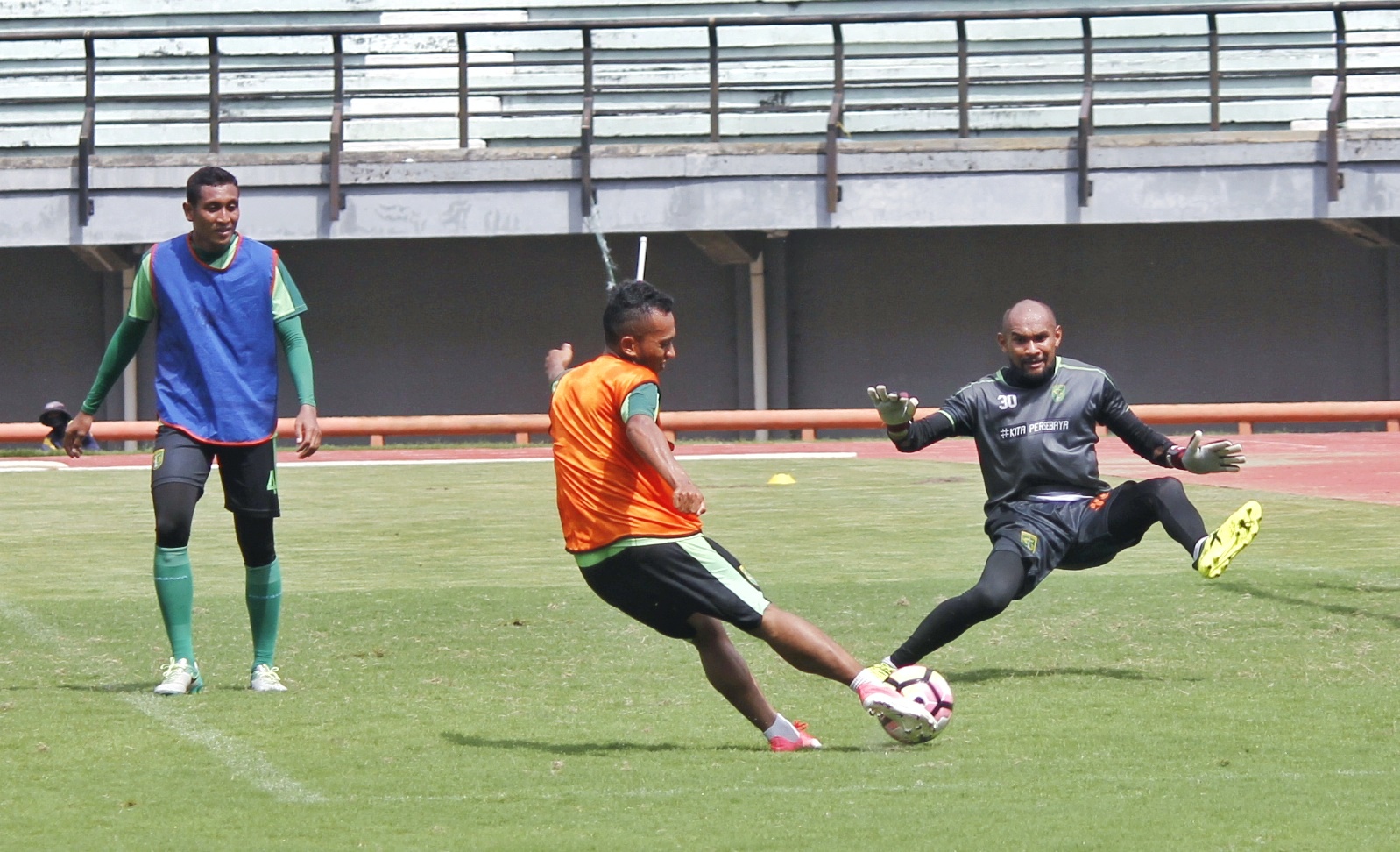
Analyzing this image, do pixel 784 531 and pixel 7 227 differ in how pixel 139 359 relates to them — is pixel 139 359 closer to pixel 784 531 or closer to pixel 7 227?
pixel 7 227

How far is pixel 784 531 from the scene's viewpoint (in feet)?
42.2

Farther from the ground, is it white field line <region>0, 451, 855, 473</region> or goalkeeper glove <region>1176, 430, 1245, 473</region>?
goalkeeper glove <region>1176, 430, 1245, 473</region>

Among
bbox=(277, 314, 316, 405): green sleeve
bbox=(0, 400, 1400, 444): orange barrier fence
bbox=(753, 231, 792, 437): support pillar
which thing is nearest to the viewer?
bbox=(277, 314, 316, 405): green sleeve

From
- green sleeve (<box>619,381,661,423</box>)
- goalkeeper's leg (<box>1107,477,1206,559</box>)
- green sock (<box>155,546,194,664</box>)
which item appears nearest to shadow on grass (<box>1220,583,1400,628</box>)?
goalkeeper's leg (<box>1107,477,1206,559</box>)

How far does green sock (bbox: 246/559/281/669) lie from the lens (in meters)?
7.33

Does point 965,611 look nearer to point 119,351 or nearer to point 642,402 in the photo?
point 642,402

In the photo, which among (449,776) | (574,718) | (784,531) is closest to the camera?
(449,776)

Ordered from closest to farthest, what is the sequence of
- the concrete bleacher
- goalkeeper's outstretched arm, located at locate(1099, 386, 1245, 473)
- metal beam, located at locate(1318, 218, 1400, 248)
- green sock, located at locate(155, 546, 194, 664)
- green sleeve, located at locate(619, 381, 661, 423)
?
green sleeve, located at locate(619, 381, 661, 423) → goalkeeper's outstretched arm, located at locate(1099, 386, 1245, 473) → green sock, located at locate(155, 546, 194, 664) → metal beam, located at locate(1318, 218, 1400, 248) → the concrete bleacher

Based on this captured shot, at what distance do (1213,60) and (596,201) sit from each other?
707 centimetres

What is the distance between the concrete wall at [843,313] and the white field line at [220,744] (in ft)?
50.2

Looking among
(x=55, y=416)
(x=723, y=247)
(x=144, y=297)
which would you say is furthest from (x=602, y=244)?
(x=144, y=297)

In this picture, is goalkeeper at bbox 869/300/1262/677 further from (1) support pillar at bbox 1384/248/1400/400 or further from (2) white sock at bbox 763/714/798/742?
(1) support pillar at bbox 1384/248/1400/400

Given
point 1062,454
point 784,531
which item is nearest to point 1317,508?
point 784,531

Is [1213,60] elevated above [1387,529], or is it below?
above
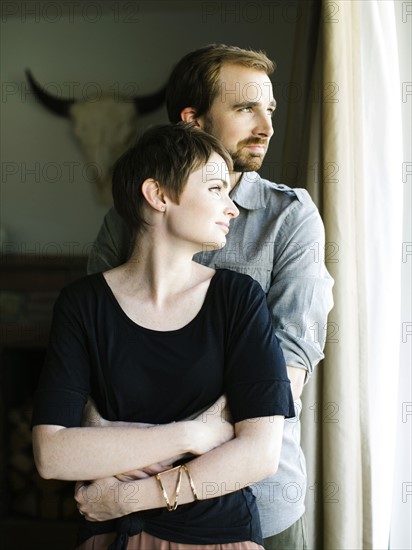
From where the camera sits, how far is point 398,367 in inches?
81.8

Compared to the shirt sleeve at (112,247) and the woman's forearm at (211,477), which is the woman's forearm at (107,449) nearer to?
the woman's forearm at (211,477)

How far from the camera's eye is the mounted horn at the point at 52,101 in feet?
11.8

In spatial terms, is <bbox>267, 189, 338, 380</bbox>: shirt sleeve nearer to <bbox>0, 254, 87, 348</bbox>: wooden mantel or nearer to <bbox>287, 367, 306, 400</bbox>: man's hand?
<bbox>287, 367, 306, 400</bbox>: man's hand

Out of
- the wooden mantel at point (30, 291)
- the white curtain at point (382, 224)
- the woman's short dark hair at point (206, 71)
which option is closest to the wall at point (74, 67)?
the wooden mantel at point (30, 291)

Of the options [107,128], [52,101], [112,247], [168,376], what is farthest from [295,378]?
[52,101]

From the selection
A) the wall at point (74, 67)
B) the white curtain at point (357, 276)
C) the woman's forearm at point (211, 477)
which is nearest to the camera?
the woman's forearm at point (211, 477)

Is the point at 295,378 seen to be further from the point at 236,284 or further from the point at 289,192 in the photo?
the point at 289,192

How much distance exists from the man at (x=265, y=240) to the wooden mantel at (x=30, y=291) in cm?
166

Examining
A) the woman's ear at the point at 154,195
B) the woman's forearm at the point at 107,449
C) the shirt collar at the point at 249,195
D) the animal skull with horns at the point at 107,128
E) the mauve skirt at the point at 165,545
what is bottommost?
the mauve skirt at the point at 165,545

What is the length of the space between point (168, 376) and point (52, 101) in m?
2.57

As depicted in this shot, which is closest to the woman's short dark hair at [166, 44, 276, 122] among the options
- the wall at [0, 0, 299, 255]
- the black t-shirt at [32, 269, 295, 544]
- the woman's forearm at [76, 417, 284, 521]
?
the black t-shirt at [32, 269, 295, 544]

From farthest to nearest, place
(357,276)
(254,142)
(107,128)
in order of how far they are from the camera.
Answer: (107,128), (357,276), (254,142)

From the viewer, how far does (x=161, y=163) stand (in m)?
1.36

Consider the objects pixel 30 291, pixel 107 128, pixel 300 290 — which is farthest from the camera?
pixel 107 128
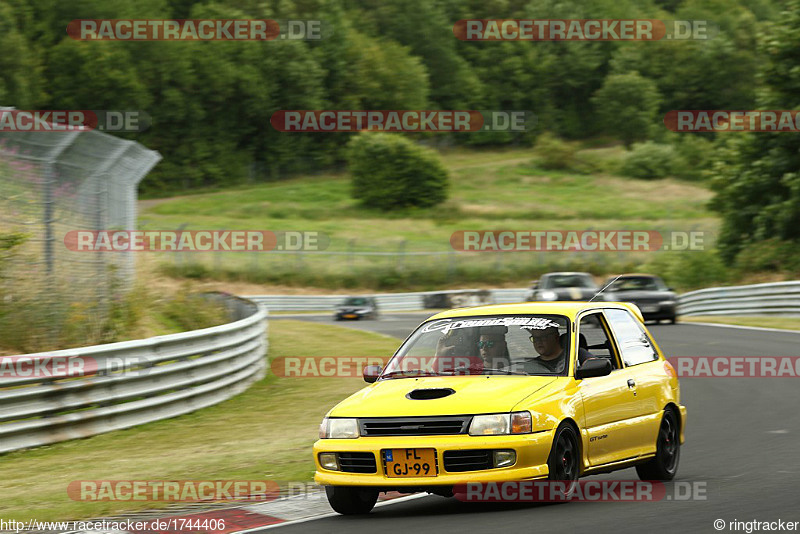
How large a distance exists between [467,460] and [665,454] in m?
2.51

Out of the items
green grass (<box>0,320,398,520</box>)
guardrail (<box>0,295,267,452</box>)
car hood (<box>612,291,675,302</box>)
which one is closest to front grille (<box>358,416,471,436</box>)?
green grass (<box>0,320,398,520</box>)

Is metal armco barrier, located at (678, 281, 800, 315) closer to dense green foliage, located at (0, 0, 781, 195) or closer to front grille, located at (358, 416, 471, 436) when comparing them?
front grille, located at (358, 416, 471, 436)

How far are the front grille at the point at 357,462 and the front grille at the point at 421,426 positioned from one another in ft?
0.54

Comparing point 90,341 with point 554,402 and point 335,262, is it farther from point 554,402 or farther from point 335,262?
point 335,262

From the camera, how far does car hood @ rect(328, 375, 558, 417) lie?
24.6 feet

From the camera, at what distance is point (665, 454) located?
30.2ft

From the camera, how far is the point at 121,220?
60.6 ft

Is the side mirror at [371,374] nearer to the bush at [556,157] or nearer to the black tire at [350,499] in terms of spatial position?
the black tire at [350,499]

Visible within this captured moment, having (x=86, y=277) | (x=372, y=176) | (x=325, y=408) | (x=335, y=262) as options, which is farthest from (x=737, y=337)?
(x=372, y=176)

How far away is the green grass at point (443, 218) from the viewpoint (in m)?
56.9

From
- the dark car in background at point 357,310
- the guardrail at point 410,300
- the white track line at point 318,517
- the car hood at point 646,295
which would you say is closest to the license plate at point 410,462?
the white track line at point 318,517

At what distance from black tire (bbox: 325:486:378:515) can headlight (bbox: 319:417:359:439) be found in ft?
1.13

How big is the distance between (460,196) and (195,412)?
81.1 m

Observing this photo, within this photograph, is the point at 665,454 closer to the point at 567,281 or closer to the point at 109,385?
the point at 109,385
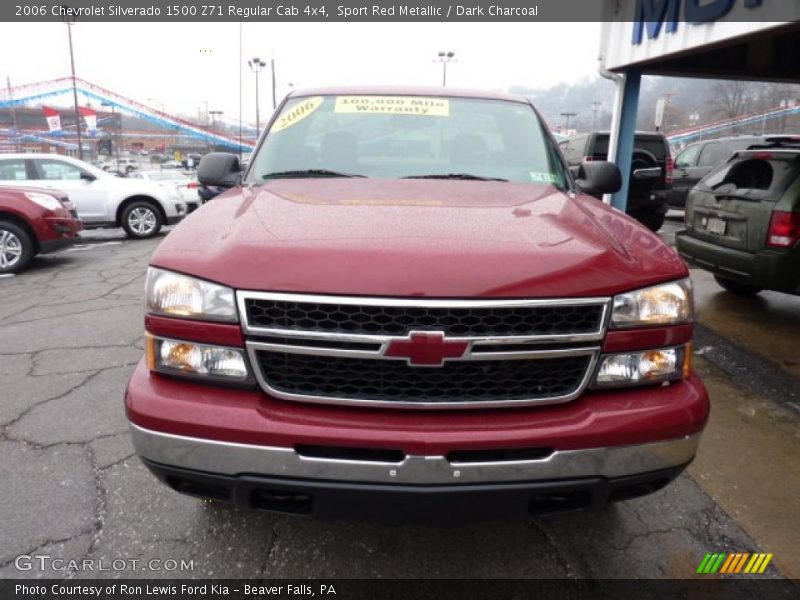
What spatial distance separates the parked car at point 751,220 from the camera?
15.1 ft

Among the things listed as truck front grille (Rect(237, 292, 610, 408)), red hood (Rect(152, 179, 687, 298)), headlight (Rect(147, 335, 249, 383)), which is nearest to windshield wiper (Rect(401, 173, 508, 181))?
red hood (Rect(152, 179, 687, 298))

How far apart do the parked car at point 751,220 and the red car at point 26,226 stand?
7.91 m

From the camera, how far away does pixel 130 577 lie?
2070mm

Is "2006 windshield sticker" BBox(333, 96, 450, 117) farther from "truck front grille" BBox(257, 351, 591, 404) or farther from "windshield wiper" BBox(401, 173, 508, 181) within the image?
"truck front grille" BBox(257, 351, 591, 404)

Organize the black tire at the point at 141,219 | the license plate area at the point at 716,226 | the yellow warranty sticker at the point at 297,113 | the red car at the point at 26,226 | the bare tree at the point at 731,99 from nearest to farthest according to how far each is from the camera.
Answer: the yellow warranty sticker at the point at 297,113 → the license plate area at the point at 716,226 → the red car at the point at 26,226 → the black tire at the point at 141,219 → the bare tree at the point at 731,99

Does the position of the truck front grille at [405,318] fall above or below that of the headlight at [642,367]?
above

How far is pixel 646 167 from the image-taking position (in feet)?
33.5

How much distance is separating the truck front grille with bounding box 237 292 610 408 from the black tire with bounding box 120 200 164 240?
1050cm

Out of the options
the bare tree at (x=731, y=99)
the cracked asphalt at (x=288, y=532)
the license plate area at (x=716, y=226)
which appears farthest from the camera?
the bare tree at (x=731, y=99)

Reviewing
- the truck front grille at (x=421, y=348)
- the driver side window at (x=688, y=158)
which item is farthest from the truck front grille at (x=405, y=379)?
the driver side window at (x=688, y=158)

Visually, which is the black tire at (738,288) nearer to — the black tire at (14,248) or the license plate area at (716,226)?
the license plate area at (716,226)

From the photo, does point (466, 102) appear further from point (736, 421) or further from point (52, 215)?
point (52, 215)

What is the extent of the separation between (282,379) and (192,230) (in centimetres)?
68

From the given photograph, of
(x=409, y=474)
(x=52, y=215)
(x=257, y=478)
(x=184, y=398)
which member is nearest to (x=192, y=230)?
(x=184, y=398)
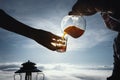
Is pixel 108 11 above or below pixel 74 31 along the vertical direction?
above

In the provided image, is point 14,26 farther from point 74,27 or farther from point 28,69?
point 28,69

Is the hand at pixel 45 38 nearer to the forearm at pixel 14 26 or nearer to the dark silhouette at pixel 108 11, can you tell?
the forearm at pixel 14 26

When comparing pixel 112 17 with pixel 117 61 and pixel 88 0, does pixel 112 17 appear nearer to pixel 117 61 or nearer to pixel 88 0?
pixel 88 0

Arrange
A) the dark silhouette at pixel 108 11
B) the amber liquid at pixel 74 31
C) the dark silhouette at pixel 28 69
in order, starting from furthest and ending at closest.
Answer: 1. the dark silhouette at pixel 28 69
2. the amber liquid at pixel 74 31
3. the dark silhouette at pixel 108 11

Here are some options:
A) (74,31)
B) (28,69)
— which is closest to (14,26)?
(74,31)

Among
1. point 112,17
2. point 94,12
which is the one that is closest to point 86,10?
point 94,12

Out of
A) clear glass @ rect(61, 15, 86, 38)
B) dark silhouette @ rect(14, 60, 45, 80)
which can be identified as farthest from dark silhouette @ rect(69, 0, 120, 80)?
dark silhouette @ rect(14, 60, 45, 80)

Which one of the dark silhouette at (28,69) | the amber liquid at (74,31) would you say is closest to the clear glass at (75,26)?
the amber liquid at (74,31)
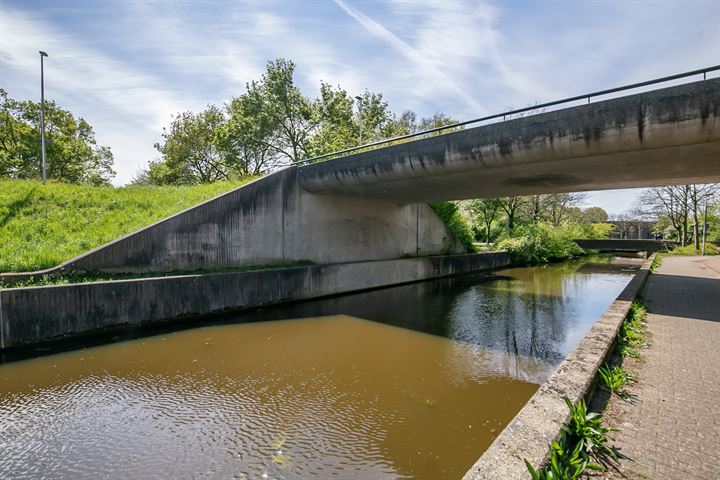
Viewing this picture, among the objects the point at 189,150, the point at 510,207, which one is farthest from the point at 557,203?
the point at 189,150

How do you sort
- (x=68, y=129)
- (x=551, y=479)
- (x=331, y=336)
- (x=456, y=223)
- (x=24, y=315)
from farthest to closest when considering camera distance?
(x=68, y=129)
(x=456, y=223)
(x=331, y=336)
(x=24, y=315)
(x=551, y=479)

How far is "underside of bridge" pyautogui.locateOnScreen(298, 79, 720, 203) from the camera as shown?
279 inches

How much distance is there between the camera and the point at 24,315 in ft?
24.7

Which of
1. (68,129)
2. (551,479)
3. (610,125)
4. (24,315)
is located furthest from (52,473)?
(68,129)

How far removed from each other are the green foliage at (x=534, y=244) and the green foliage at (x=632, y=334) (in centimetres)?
1916

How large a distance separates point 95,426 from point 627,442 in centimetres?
602

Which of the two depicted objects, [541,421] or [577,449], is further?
[541,421]

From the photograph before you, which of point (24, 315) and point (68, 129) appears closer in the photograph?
point (24, 315)

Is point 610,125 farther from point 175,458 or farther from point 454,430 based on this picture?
point 175,458

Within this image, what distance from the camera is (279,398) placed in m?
5.54

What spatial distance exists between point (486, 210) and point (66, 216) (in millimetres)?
28994

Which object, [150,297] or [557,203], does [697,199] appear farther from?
[150,297]

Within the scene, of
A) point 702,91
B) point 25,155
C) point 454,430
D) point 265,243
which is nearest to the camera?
point 454,430

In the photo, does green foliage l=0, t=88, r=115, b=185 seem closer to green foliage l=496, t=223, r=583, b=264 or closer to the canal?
the canal
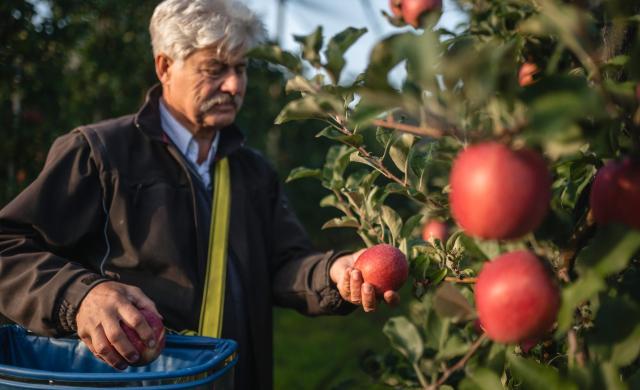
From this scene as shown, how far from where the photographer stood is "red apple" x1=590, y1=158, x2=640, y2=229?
21.2 inches

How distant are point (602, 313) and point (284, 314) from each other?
3839 millimetres

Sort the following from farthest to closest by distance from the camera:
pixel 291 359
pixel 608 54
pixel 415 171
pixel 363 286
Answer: pixel 291 359
pixel 363 286
pixel 415 171
pixel 608 54

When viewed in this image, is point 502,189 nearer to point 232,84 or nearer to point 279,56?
point 279,56

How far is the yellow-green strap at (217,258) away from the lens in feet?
4.64

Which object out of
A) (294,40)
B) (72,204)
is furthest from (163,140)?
(294,40)

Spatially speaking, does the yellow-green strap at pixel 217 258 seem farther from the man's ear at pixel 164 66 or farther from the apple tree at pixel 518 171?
the apple tree at pixel 518 171

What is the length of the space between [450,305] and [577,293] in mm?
139

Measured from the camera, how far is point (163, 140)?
1.53 meters

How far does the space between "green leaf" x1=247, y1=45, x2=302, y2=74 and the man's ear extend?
1.03m

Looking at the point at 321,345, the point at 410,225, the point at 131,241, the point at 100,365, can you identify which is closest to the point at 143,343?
the point at 100,365

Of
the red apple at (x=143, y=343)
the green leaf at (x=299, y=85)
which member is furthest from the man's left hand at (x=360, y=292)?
the green leaf at (x=299, y=85)

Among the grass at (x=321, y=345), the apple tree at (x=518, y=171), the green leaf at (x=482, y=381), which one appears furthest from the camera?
the grass at (x=321, y=345)

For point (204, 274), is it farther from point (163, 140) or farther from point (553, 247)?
point (553, 247)

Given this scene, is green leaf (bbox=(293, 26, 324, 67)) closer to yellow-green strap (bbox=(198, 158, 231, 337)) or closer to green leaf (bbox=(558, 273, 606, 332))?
***
Task directions: Copy the records exactly, starting with the line containing "From the photograph" and ending with the line containing "3839 millimetres", both included. Leave out the pictures.

Response to the task:
From the photograph before you, which of point (24, 315) and point (68, 129) appears closer in the photograph?
point (24, 315)

Is point 610,125 farther from point 175,458 or farther from point 454,430 based on this picture?
point 175,458

Within this image, what distance from the camera is (279,398) placed in m?
5.54

What spatial distance exists between point (486, 210) and point (66, 216) (in millimetres)?
28994

Which object, [150,297] or [557,203], does [697,199] appear farther from?
[150,297]

Within the scene, of
A) point 702,91
B) point 25,155
C) point 454,430
D) point 265,243
which is nearest to the camera?
point 454,430

In the photo, does green foliage l=0, t=88, r=115, b=185 seem closer to green foliage l=496, t=223, r=583, b=264 or closer to the canal?
the canal
From this scene as shown, how far from where the photographer stood is "red apple" x1=590, y1=158, x2=640, y2=229?
21.2 inches

How distant are point (602, 313) and point (284, 314) from each other?
3839 millimetres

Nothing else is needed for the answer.